Single-cell transcriptome analysis of human natural killer cells derived from umbilical cord blood in response to the BCL-2 inhibitor venetoclax

Natural killer (NK) cell-based immunotherapy holds promise for cancer treatment, but its efficacy is still limited, necessitating the development of new strategies. Here, we report an unexpected discovery that venetoclax, the first FDA-approved BCL-2 inhibitor, acts as an immunometabolic modulator to potentiate adoptive NK cell immunotherapy against acute myeloid leukemia (AML). Venetoclax directly activates human NK cells, boosting their cytotoxicity against AML both in vitro and in vivo, independent of BCL-2 inhibition. Notably, we identify a distinct CD161low CD218b+ NK cell subpopulation exhibiting the most pronounced proportional increase and transcriptomic changes upon venetoclax treatment.Venetoclax enhances NK cell binding avidity and lytic granule polarization during immunological synapse (IS) formation.Furthermore, venetoclax promotes mitochondrial respiration and ATP synthesis via the NF-?B pathway, facilitating IS formation and effector function in human NK cells.Our findings establish venetoclax as a multifaceted immunometabolic modulator that enhances NK cell function, providing new insights for augmenting NK cell-mediated cytotoxicity in cancer immunotherapy.

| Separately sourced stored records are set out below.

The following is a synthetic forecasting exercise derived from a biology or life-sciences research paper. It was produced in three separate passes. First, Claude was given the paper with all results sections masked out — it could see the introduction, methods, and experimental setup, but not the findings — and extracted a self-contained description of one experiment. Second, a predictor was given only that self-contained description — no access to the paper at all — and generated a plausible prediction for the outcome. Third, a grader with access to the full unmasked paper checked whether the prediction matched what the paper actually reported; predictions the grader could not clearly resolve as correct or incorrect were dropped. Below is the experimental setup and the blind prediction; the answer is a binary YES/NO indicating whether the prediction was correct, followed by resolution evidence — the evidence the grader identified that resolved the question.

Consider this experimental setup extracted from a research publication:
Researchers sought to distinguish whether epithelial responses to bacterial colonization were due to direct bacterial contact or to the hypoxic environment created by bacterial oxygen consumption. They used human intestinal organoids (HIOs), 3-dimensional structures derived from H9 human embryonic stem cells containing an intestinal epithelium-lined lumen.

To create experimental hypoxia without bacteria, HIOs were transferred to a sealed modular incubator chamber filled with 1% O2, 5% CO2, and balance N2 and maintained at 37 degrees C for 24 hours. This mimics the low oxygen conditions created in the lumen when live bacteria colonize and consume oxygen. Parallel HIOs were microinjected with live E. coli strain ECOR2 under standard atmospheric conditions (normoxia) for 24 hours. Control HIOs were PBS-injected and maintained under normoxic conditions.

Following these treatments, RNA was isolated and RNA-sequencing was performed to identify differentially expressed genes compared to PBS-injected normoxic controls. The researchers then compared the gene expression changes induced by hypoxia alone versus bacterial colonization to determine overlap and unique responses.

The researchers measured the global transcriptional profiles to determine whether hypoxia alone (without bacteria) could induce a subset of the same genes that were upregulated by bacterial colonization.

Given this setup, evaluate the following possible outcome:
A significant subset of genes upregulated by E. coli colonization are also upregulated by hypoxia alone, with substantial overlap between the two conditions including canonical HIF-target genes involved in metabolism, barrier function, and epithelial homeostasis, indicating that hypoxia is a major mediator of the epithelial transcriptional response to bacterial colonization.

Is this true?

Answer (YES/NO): NO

Overall design: In order to explore the regulatory role of venetoclax in the killing function of NK cells, we isolated and purified NK cells derived from umbilical cord blood from 4 donors and treated them with venetoclax for 18 hours.For the scRNA-seq analysis of human cord blood NK ,pool 4 cells from the control group in one tube and 4 cells from the Venetoclax-treated group in another tube. We then counted and resuspended the pooled cells at a concentration of 1000 cells/µL, targeting an estimated 6000 cells per library, following the instructions of the Single Cell 3' Solution v3 Kit (10X Genomics). Single-cell libraries were constructed strictly according to the manufacturer's standard protocol. Libraries were sequenced on the Illumina NovaSeq 6000 System.